Change July 20, 2011 20:25

topic: CHANGE medium: TEXT, VIDEO

as shared at a PenTales event themed “Great Expectations”

Everything was well before the incident. I didn’t know it was all going to change that afternoon. If I had known what was about to happen, I don’t think I would have sat there calmly drinking Earl Gray tea and eating chocolate biscuits while talking to old expat ladies.

I would have gotten the hell out of there before it got ruined. I should have excused myself, left, and had a drink somewhere else instead. But hindsight is pointless and at best only mocks us.

It started with a conversation. A simple chat between me and an old English lady who must have been around 70-years-old. Talk followed the normal rhythm of questions when expat meets expat for the first time. Where are you from? What are you doing in Syria? How do you like Damascus? Blah, blah, blah.

Those kinds of questions went on and on so I expected smooth conversation sailing. My mind was on auto-pilot. Then out of the blue she asks me, “Do you know the big square next to the Syrian Opera House called Ummaweeyeen Square?”

“Yes,” I answered.

She continued, “Did you know that the big sword-looking monument next to the Opera House is actually an old Turkish torture instrument?”
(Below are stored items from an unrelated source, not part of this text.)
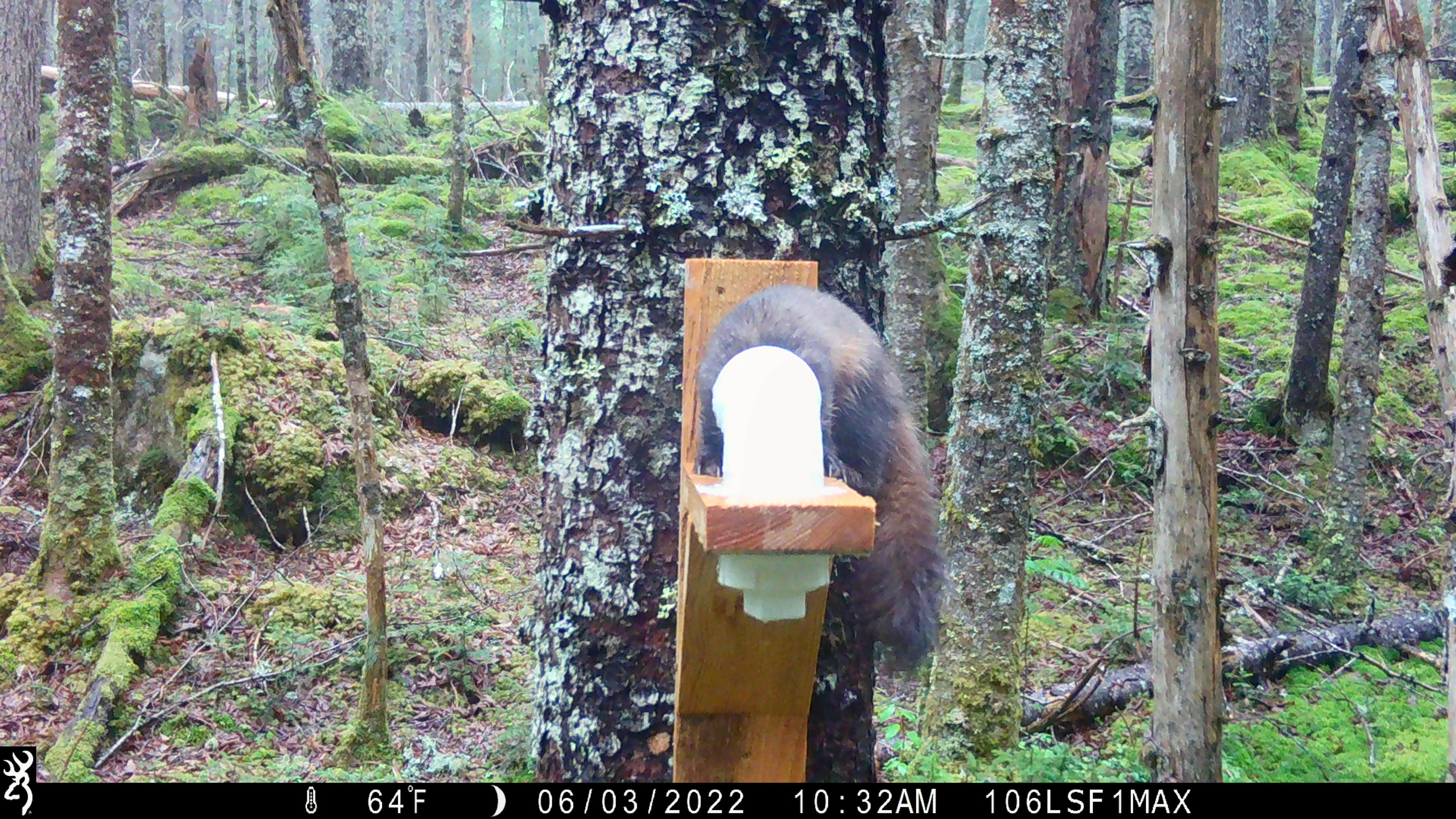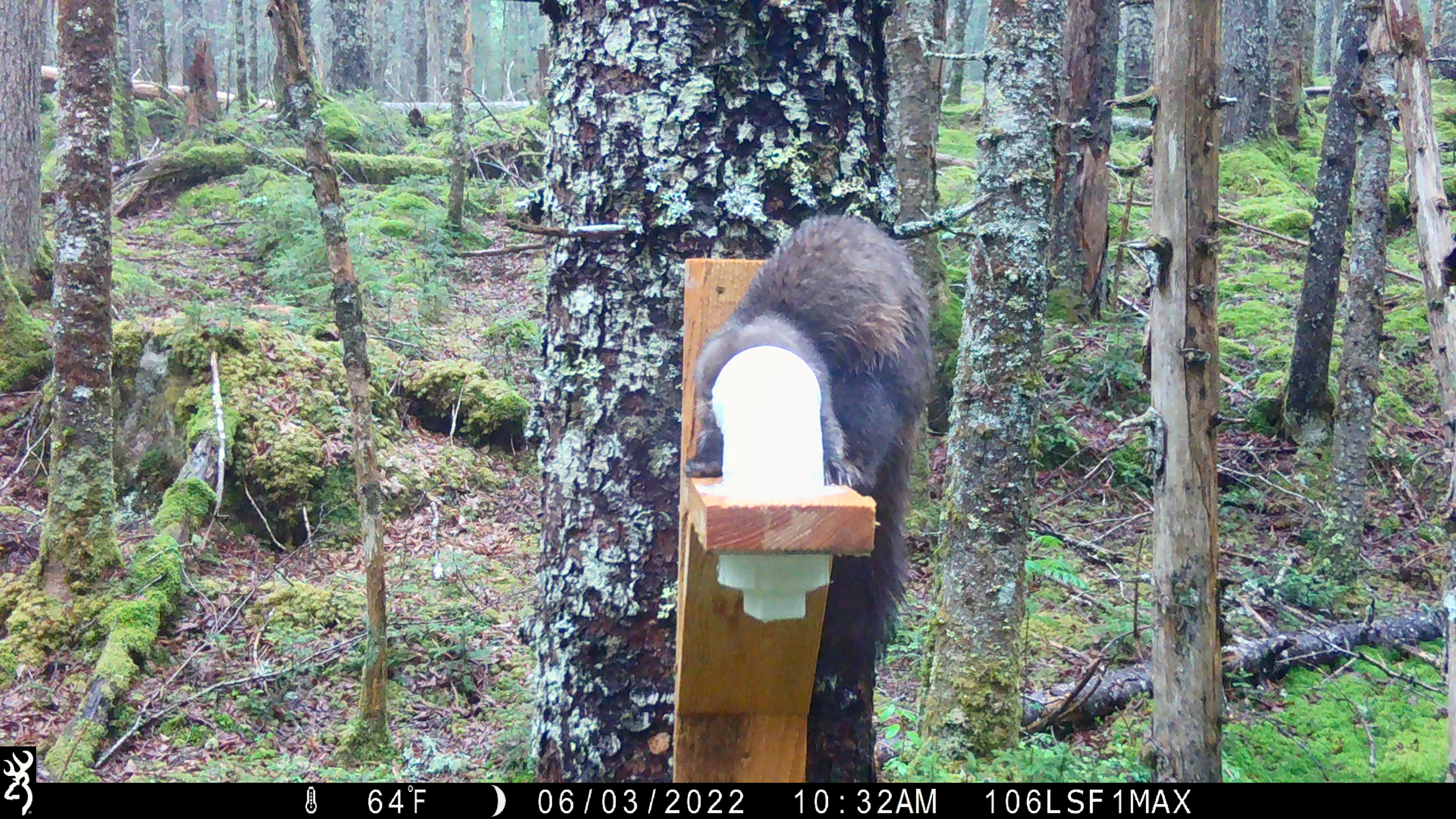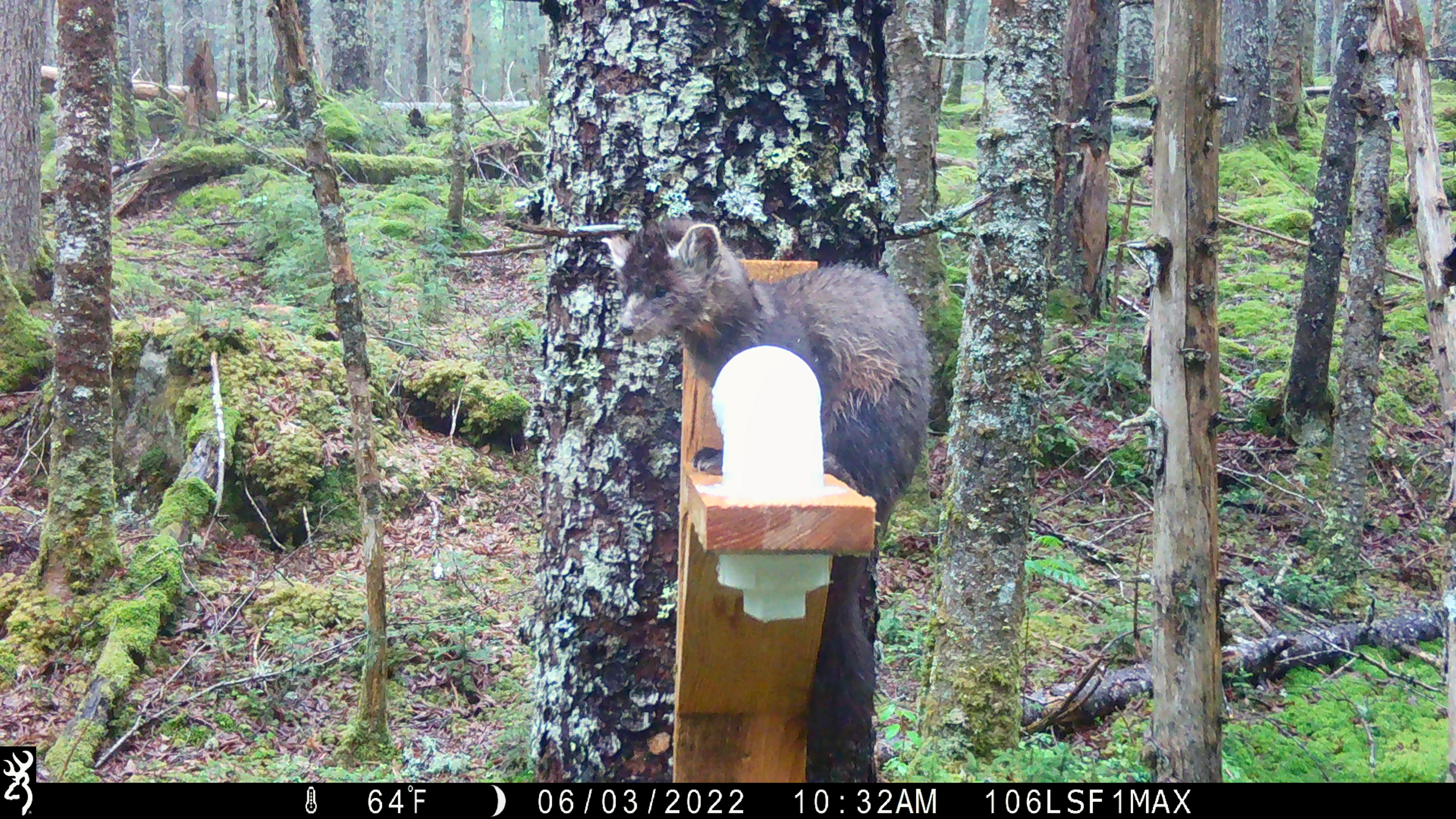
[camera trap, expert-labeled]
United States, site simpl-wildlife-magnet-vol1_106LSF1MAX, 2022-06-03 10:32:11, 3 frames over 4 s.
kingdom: Animalia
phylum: Chordata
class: Mammalia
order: Carnivora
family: Mustelidae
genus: Martes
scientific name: Martes americana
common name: american marten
American marten (Martes americana).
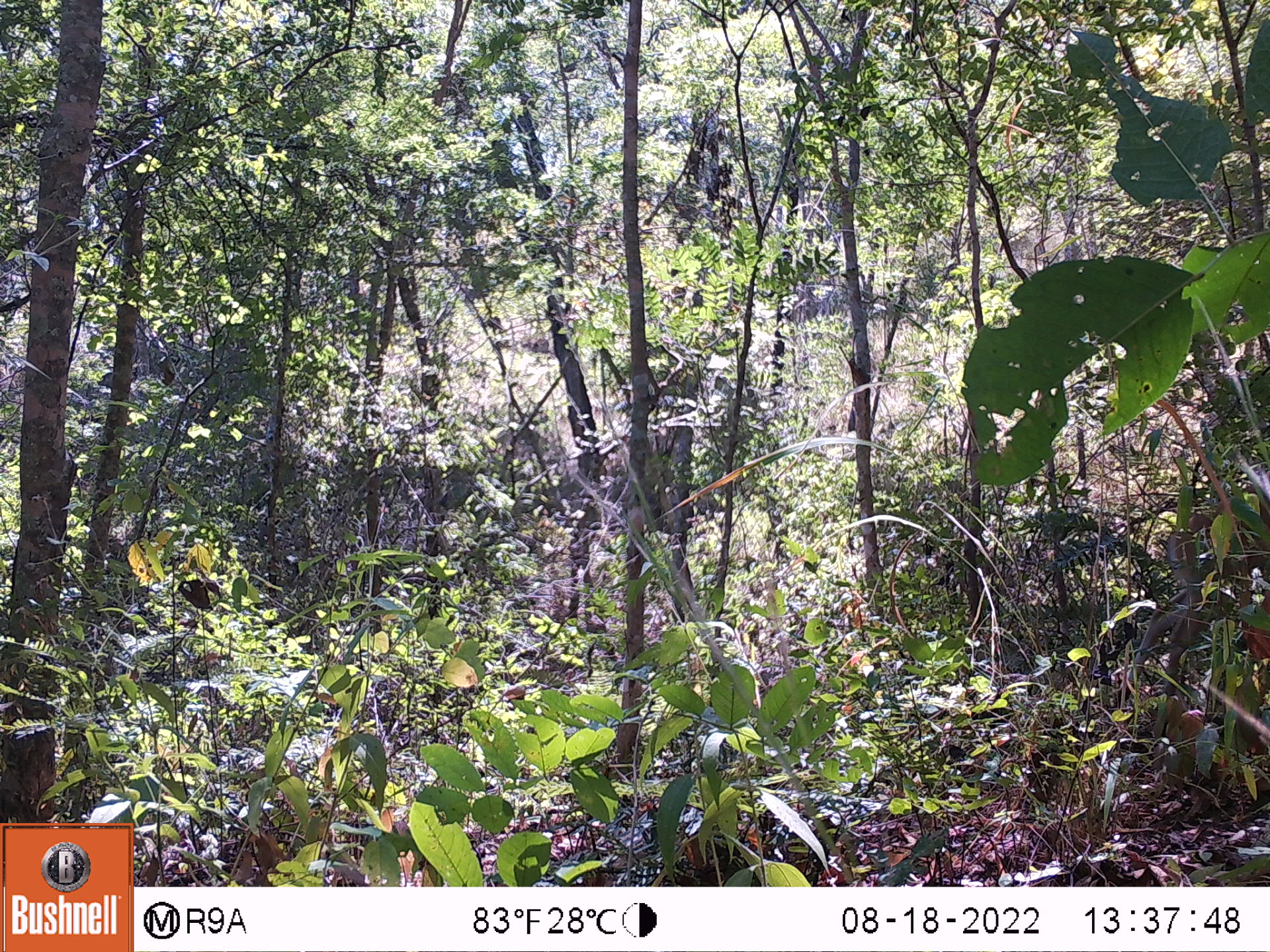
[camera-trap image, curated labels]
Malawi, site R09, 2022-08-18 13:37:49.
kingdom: Animalia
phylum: Chordata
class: Mammalia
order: Artiodactyla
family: Bovidae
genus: Sylvicapra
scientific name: Sylvicapra grimmia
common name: common duiker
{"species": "common duiker (Sylvicapra grimmia)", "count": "1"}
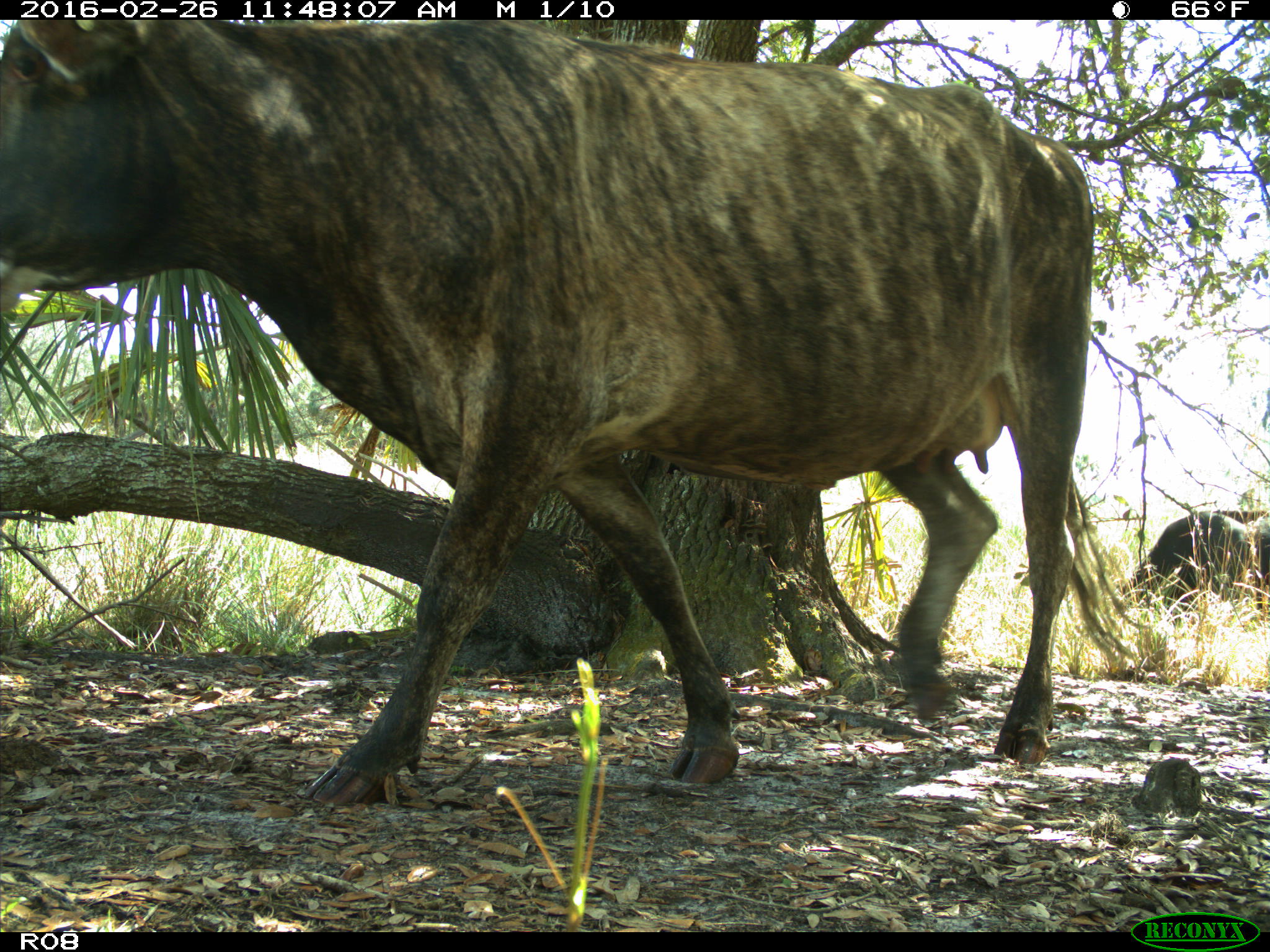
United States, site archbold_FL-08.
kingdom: Animalia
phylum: Chordata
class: Mammalia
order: Artiodactyla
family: Bovidae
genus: Bos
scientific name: Bos taurus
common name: domestic cow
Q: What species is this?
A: Bos taurus (domestic cow).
Slightly confused and not knowing where the conversation was going, I stammered, “Um…no, I didn’t know that.”

“Well,” she said. “Most people think it’s a sword but in reality it’s a replica of a small torture instrument used by the Turks. They used to take the sharp end of it and ram it into prisoners’ rears. The pain to their backside was so intense they would spill any secrets they had.”

I went blank and just sat there not knowing what to say. The silence was getting awkward but luckily the old lady excused herself and went on her way. This was not how I expected this conversation to go. Hell, this is not how a person expects any conversation with an old lady to go. But that was it. The deed was done. Now a tiny piece of my mind was forever going to remember this random gruesome fact.

Every time I pass by Ummaweeyeen Square I think of the Turkish torture instrument. That old English lady changed the square for me; she made it mean something, and that something wasn’t pleasant. It’s funny how words and stories can change places and things. The change is even stronger when you don’t expect it. Words can breathe life into inanimate objects. We can create a mini-Big Bang with every sentence we speak. It’s like when an engagement ring suddenly comes alive when accompanied by the four words of “Will you marry me?” or how an average sword monument in a Damascus square is now a memory of torture by way of an old English lady’s chit-chat.